Spatial questions based on pictures
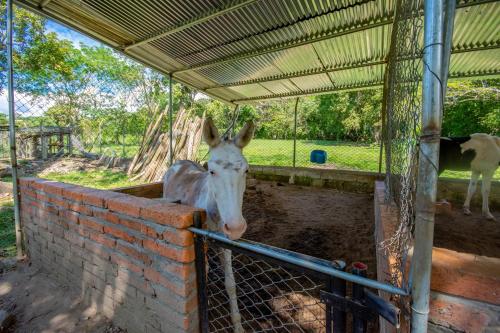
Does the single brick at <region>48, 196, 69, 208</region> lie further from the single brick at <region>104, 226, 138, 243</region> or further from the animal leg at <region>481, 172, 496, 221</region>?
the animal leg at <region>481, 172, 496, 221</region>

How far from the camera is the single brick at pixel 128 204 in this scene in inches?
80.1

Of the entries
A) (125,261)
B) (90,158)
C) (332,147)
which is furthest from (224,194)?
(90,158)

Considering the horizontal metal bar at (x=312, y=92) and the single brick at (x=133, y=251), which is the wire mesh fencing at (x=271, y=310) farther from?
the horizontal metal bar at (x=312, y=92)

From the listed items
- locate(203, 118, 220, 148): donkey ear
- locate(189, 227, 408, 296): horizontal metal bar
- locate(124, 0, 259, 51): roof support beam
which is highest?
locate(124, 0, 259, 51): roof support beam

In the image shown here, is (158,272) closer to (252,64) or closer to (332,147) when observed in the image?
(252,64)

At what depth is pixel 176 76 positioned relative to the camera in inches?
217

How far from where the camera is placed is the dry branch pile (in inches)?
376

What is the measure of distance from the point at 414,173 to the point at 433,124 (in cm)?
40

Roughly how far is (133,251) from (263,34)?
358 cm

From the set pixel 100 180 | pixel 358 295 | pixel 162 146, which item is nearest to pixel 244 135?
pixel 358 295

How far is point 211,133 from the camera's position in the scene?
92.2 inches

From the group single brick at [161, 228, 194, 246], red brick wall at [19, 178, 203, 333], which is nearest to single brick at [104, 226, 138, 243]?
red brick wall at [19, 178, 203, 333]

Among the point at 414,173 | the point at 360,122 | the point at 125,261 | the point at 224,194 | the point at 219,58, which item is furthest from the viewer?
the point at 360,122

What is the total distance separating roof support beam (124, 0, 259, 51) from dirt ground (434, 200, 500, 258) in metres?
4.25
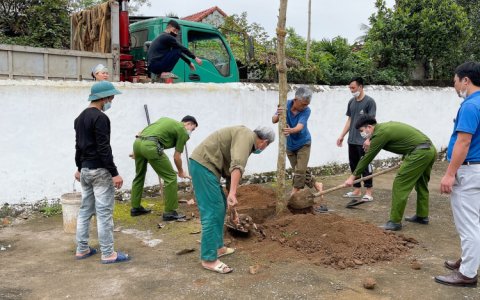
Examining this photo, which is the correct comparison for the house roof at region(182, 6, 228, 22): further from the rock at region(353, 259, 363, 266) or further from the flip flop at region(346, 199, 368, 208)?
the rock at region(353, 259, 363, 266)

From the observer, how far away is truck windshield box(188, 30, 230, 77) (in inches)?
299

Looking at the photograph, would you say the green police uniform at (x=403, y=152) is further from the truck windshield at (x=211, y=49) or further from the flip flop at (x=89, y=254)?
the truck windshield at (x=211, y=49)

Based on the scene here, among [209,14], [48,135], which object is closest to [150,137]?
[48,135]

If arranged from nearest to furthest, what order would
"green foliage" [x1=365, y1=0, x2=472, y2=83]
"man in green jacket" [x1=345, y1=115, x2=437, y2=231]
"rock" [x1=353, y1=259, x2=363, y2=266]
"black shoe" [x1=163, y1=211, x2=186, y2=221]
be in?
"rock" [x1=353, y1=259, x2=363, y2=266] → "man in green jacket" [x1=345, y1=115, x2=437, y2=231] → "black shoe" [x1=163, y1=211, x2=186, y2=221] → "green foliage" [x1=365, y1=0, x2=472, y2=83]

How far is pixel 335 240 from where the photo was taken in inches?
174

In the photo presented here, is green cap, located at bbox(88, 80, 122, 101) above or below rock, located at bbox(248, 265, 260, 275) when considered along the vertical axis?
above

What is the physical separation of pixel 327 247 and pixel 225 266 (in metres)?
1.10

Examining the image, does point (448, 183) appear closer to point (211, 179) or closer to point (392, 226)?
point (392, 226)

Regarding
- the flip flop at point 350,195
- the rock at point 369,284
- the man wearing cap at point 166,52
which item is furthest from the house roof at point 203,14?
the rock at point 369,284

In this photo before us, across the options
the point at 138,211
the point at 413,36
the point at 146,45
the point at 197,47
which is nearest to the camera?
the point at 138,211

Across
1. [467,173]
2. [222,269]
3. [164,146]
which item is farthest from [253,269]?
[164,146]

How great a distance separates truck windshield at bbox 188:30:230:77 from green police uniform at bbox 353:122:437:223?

▸ PROMPT
Render the lines of the listing as a Markdown table with the columns "Row" and "Line," numbering each row and leaving out blank lines. Begin at the line that contains "Examining this photo, which" and continue through the end of the listing.

▸ THE OUTPUT
| Row | Line |
|---|---|
| 1 | Examining this photo, which is the correct comparison for the house roof at region(182, 6, 228, 22): further from the rock at region(353, 259, 363, 266) or further from the flip flop at region(346, 199, 368, 208)? |
| 2 | the rock at region(353, 259, 363, 266) |
| 3 | From the observer, how far away is truck windshield box(188, 30, 230, 77) (in inches)? |
| 4 | 299 |
| 5 | Looking at the photograph, would you say the green police uniform at (x=403, y=152) is further from the truck windshield at (x=211, y=49) or further from the flip flop at (x=89, y=254)? |
| 6 | the truck windshield at (x=211, y=49) |
| 7 | Based on the scene here, among [209,14], [48,135], which object is closest to [150,137]? |
| 8 | [48,135] |
| 9 | If arranged from nearest to furthest, what order would |
| 10 | "green foliage" [x1=365, y1=0, x2=472, y2=83] |
| 11 | "man in green jacket" [x1=345, y1=115, x2=437, y2=231] |
| 12 | "rock" [x1=353, y1=259, x2=363, y2=266] |
| 13 | "black shoe" [x1=163, y1=211, x2=186, y2=221] |
| 14 | be in? |
| 15 | "rock" [x1=353, y1=259, x2=363, y2=266] → "man in green jacket" [x1=345, y1=115, x2=437, y2=231] → "black shoe" [x1=163, y1=211, x2=186, y2=221] → "green foliage" [x1=365, y1=0, x2=472, y2=83] |
| 16 | How far is pixel 335 240 from where the photo was taken in inches? |
| 17 | 174 |
| 18 | In the photo presented here, is green cap, located at bbox(88, 80, 122, 101) above or below rock, located at bbox(248, 265, 260, 275) when considered along the vertical axis? |
| 19 | above |
| 20 | What is the physical separation of pixel 327 247 and pixel 225 266 (in metres)? |
| 21 | 1.10 |
| 22 | Examining the image, does point (448, 183) appear closer to point (211, 179) or closer to point (392, 226)? |
| 23 | point (392, 226) |
| 24 | Regarding |
| 25 | - the flip flop at point 350,195 |
| 26 | - the rock at point 369,284 |
| 27 | - the man wearing cap at point 166,52 |
| 28 | which item is furthest from the house roof at point 203,14? |
| 29 | the rock at point 369,284 |
| 30 | In this photo before us, across the options |
| 31 | the point at 138,211 |
| 32 | the point at 413,36 |
| 33 | the point at 146,45 |
| 34 | the point at 197,47 |
| 35 | which is nearest to the camera? |
| 36 | the point at 138,211 |
| 37 | Across |
| 38 | 1. [467,173] |
| 39 | 2. [222,269] |
| 40 | 3. [164,146] |
| 41 | which item is farthest from [253,269]? |
| 42 | [164,146] |
| 43 | How great a distance separates truck windshield at bbox 188:30:230:77 from green police uniform at bbox 353:122:437:223? |